The MCU has been trying to balance the expected spectacle of the superhero/action genre with relatable conflict for its characters pretty much since its inception. Despite the existence of aliens of all kinds, self-sufficient artificial intelligence killing robots, witches, time-traveling, and the multiverse, the characters in the MCU still often struggle with the same mundane, human feelings we all do.
From family drama, panic attacks, PTSD, and grief, to heartbreak, displacement, and racism, these are the things that connect audiences to the heroes, regardless of how cool their superpowers might be.
In The Blip, the MCU had a well of great conflict to pull from, but the franchise became distracted with setting up the concept of the multiverse and introducing far too many new characters. Having Secret Invasion focus so much on the aftermath of the life-changing event from Infinity War and Endgame has felt almost like whiplash, given how long it had been since any of the universe’s properties had lent some real thought to the matter.
In Secret Invasion, Nick Fury is forced to grapple with his own mortality and defenselessness in the face of something as humbling as being dusted away with the snap of a finger. He’s clearly feeling run down by the events of the last few years, as those who care about him like Maria and Priscilla accuse him of running away from his problems and hiding out in space. Of course, in the MCU, that can’t be all there is to it, and the rise of an extreme organization of Skrulls trying to provoke the extinction of the human race becomes the catalyst to Fury finally facing his existential crisis head-on. Like he tells Olivia Colman’s Sonya Falsworth in episode five of the series, if he can’t deal with a problem he essentially helped create by himself, then maybe he really is “just dust.”

• **PROVIDED RECORDS**:
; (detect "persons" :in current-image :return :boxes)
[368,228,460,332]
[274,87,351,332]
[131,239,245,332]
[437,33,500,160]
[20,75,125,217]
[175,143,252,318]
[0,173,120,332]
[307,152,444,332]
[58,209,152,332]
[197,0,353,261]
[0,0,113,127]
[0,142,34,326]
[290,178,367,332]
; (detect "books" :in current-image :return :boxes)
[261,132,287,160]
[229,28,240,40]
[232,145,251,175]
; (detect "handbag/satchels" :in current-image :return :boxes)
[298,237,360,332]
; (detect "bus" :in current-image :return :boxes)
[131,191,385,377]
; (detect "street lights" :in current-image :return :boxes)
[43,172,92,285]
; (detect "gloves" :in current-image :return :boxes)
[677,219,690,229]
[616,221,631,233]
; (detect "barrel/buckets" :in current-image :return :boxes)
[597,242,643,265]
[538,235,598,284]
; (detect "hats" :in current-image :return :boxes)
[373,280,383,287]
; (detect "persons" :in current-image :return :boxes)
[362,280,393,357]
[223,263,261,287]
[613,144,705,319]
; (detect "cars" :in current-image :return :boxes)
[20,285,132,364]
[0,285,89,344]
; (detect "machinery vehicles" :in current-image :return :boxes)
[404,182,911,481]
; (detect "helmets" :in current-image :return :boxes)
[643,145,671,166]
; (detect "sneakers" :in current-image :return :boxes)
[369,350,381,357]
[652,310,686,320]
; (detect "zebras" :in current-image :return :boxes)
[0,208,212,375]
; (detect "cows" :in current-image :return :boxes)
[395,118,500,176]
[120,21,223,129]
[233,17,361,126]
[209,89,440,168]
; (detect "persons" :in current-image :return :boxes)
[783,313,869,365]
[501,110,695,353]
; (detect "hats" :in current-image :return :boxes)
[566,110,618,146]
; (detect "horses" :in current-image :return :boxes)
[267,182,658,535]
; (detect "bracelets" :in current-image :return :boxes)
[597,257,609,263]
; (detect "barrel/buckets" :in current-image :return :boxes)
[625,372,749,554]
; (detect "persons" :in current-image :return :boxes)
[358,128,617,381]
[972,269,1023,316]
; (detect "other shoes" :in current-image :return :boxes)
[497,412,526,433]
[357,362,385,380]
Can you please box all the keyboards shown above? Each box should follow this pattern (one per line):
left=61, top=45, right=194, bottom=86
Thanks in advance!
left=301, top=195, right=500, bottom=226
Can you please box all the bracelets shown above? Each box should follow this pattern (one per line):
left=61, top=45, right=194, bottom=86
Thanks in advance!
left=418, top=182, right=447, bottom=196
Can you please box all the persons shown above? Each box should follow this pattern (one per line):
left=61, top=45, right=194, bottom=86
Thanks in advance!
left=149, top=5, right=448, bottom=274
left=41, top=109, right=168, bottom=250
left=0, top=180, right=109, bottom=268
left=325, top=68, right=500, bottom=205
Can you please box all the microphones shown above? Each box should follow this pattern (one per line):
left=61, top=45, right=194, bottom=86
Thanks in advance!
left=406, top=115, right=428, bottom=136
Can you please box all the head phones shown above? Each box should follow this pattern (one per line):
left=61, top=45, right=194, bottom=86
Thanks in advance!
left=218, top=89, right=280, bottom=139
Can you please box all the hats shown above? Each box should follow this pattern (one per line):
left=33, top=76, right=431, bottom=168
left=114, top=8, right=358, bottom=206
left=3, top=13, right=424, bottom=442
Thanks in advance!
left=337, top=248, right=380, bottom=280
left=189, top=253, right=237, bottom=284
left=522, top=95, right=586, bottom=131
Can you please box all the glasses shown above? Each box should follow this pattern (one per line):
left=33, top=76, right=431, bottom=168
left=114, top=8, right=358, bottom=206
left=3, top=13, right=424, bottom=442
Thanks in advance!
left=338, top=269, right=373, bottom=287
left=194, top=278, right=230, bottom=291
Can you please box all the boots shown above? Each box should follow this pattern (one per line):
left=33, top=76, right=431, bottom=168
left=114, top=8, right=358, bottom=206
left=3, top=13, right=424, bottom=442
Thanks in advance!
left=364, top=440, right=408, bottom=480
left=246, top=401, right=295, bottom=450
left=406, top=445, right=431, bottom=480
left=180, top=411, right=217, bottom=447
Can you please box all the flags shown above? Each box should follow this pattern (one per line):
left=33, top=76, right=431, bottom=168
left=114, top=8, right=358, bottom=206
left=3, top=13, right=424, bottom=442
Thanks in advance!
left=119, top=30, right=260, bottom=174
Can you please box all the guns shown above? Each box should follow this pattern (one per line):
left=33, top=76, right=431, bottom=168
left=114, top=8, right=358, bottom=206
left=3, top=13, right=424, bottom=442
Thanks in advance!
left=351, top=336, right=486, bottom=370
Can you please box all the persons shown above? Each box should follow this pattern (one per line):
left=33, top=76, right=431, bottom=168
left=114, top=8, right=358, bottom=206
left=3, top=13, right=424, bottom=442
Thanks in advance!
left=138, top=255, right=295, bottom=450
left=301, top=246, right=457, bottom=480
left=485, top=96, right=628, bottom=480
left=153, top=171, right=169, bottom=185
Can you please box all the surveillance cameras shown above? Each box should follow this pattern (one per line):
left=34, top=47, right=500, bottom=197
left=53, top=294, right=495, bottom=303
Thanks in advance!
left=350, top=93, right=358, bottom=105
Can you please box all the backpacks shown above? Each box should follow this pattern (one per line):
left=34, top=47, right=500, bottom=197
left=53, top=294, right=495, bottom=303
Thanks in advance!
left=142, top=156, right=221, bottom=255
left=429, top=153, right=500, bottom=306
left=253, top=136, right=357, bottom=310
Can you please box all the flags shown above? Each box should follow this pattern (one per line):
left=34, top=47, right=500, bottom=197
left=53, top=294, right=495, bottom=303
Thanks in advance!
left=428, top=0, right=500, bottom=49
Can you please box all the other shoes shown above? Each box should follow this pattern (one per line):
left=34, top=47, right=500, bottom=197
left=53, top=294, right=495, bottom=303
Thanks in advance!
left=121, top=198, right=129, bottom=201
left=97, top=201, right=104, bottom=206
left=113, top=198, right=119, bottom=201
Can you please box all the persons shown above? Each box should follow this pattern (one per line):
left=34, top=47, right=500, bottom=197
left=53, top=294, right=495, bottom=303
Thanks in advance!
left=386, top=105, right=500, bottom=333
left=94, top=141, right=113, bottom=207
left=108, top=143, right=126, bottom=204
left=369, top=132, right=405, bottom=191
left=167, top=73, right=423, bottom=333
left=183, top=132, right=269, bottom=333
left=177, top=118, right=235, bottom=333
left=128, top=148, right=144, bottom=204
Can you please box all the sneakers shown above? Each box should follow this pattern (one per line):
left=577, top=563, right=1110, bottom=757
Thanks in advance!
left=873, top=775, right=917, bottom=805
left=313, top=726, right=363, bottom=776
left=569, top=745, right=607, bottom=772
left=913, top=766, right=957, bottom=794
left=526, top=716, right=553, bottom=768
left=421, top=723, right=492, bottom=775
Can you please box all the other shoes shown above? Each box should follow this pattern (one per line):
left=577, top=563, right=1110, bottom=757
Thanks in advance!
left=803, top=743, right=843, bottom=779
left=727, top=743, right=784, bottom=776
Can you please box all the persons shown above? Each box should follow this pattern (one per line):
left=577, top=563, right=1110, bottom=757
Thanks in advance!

• **WORK REQUEST 1**:
Answer these questions from the Secret Invasion passage, one answer per line:
(a) Besides introducing far too many new characters, what did the franchise become distracted with?
(b) Who accuses Nick Fury of running away from his problems and hiding out in space?
(c) In which episode does Fury speak with Sonya Falsworth?
• **WORK REQUEST 2**:
Please echo the Secret Invasion passage between "From family drama, panic" and "superpowers might be.", inclusive.

• **REPLY 1**:
(a) Setting up the concept of the multiverse
(b) Maria and Priscilla
(c) Episode five

• **REPLY 2**:
From family drama, panic attacks, PTSD, and grief, to heartbreak, displacement, and racism, these are the things that connect audiences to the heroes, regardless of how cool their superpowers might be.